My Friend Chuck
I write
today with a broken heart and a shattered sprit. The loss of my
friend Chuck will be with me forever. What can I say? Chuck
Jenkins was the kindest, most gentle person I've ever known. The
man didn't have a mean bone in him. That's what makes this whole
situation so tragic.
Chuck and I go way back. In fact,
he warned Sarah, my wife of 32 years, back in high school that
she better not get involved with somebody like me, I was
trouble. We've had a lot of laughs about that one over the
years. Back when we served on commission together, sometimes as
we were heading home after what might have been a contentious
meeting he would say, "I need to apologize to you and the other
commissioners." I would ask why. He would say,
"for getting angry at the meeting." In reality,
he was so meek and so mild that none
of us even realized he had gotten mad.
Recently, he
had been having trouble with a family of possums getting under
his mother's house. I offered to come down and help him catch
and kill the varmints,
but, oddly,
he never took me up on the offer. Come to find out,
he had gotten a live trap cage and was just catching the animals,
but it seemed there was no end to how many he was catching. I
asked him if he was killing those nasty pests
or what. He said that
he was just taking them across the street and letting them go. I
said, "Chuck,
you're catching the same possums over and over again. They're
just following you back to the house. Why
don't you let me come down and shoot those things?"
But for Chuck, that just
wasn't an option. The man couldn't even bring himself to hurt a
pesky rodent. That's just how he was.
Never in all my years of life or politics have
I known a man like Chuck. Whether it was on county commission,
as the property assessor,
or all the boards and
committees on which he
voluntarily served, all he ever wanted to do was help people. He
wanted to do what was right. He had heart for public service
like no other.
Yes, Chuck had made some powerful political enemies.
That just comes with the territory, but
unlike myself and others, his instinct was not to strike back at
those who didn't like him. Rather,
he wanted to try and
change their minds. He was convinced that,
if he showed his enemies that
he loved them and wanted to be their friend, he could change
their hearts and minds. That was just Chuck. A passage in the
Book of Romans, chapter 12, describes
Chuck's life so perfectly:
Love must be sincere. Hate what is evil; cling to what is good. Be devoted to one another in love. Honor one another above yourselves. Never be lacking in zeal, but keep your spiritual fervor, serving the Lord. Be joyful in hope, patient in affliction, faithful in prayer. Share with the Lord’s people who are in need. Practice hospitality. The human mind is an incredible, miraculous organ, but it can also be a wicked, devastating organ. The mind of the man who determined in the wee hours of August 1st that the only solution was death was not, WAS NOT, the mind of the man I knew and loved. Not the mind of the father, the husband, the church leader, the public official, the friend I knew.

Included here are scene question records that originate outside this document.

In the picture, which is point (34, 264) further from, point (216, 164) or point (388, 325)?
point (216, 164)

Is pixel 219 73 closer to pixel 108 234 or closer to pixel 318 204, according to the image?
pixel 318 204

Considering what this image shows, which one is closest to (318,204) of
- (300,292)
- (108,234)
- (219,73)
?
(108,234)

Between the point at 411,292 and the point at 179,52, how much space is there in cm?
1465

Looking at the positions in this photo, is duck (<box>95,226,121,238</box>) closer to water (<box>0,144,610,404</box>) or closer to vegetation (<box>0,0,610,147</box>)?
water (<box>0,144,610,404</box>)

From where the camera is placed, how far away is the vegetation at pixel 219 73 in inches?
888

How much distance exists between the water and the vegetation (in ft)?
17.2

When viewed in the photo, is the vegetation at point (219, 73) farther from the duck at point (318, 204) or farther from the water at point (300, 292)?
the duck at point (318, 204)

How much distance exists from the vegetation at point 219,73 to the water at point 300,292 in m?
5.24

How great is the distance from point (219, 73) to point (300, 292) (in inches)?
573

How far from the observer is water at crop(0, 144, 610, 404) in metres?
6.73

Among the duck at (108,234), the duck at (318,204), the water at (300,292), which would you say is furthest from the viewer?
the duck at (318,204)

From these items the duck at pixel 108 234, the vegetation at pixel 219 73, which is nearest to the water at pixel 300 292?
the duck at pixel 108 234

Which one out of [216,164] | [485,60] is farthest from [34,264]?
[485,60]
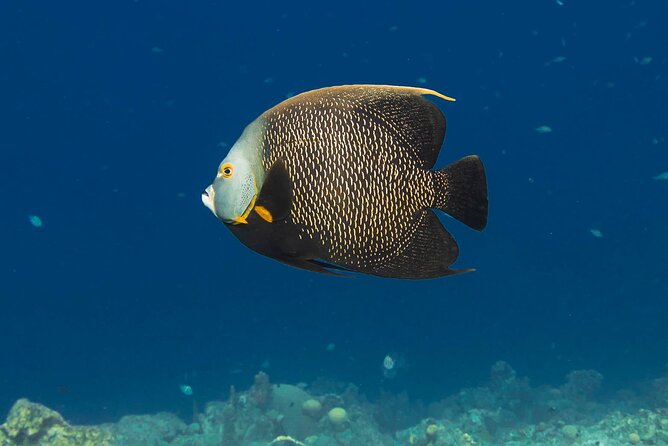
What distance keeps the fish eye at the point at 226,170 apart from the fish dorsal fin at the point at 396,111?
0.23m

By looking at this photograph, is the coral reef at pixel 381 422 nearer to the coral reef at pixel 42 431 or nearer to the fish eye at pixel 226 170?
the coral reef at pixel 42 431

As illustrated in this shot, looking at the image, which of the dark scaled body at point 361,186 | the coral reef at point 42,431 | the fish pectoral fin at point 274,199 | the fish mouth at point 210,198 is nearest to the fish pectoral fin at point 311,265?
the dark scaled body at point 361,186

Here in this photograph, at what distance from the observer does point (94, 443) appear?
29.5 ft

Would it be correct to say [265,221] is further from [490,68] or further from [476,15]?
[490,68]

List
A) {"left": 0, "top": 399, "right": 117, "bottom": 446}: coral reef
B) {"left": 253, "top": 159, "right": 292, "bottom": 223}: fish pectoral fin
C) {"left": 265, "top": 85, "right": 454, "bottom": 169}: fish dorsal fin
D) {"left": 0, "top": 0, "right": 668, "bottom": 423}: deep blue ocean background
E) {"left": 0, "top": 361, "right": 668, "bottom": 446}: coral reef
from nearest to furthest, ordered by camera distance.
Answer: {"left": 253, "top": 159, "right": 292, "bottom": 223}: fish pectoral fin, {"left": 265, "top": 85, "right": 454, "bottom": 169}: fish dorsal fin, {"left": 0, "top": 399, "right": 117, "bottom": 446}: coral reef, {"left": 0, "top": 361, "right": 668, "bottom": 446}: coral reef, {"left": 0, "top": 0, "right": 668, "bottom": 423}: deep blue ocean background

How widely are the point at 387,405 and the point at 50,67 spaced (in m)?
26.6

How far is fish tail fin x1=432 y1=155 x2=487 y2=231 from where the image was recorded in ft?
4.86

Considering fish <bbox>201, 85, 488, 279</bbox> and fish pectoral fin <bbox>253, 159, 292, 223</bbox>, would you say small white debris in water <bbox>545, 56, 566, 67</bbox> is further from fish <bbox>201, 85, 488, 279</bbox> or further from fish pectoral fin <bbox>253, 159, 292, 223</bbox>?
fish pectoral fin <bbox>253, 159, 292, 223</bbox>

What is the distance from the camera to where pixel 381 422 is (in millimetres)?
19125

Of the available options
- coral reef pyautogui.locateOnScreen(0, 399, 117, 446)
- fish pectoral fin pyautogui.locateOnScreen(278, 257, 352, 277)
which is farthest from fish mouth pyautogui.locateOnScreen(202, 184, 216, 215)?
coral reef pyautogui.locateOnScreen(0, 399, 117, 446)

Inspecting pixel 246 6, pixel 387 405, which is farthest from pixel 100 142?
pixel 387 405

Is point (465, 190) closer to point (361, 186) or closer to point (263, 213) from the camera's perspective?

I don't know what happened, I don't know what
went wrong, and I guess
I'll be asking myself that question until the
day I die. I and others knew he was having a tough time lately,
and there had been many conversations with
him. But none of us had any idea nor understood the
depths of our friend's despair. But again, that was the way he
was. He would never have wanted to burden us
with his problems.
In the vastness of time and history,
this event will be no more than a tiny wisp of wind, but
in the present the pain is inconsolable for all of us. My
friend Chuck, however,
is now in a place of peace where there's no more tears or pain
and everybody loves him.
Please remember Chuck's family, myself,
and all his friends during this time. It's just so hard.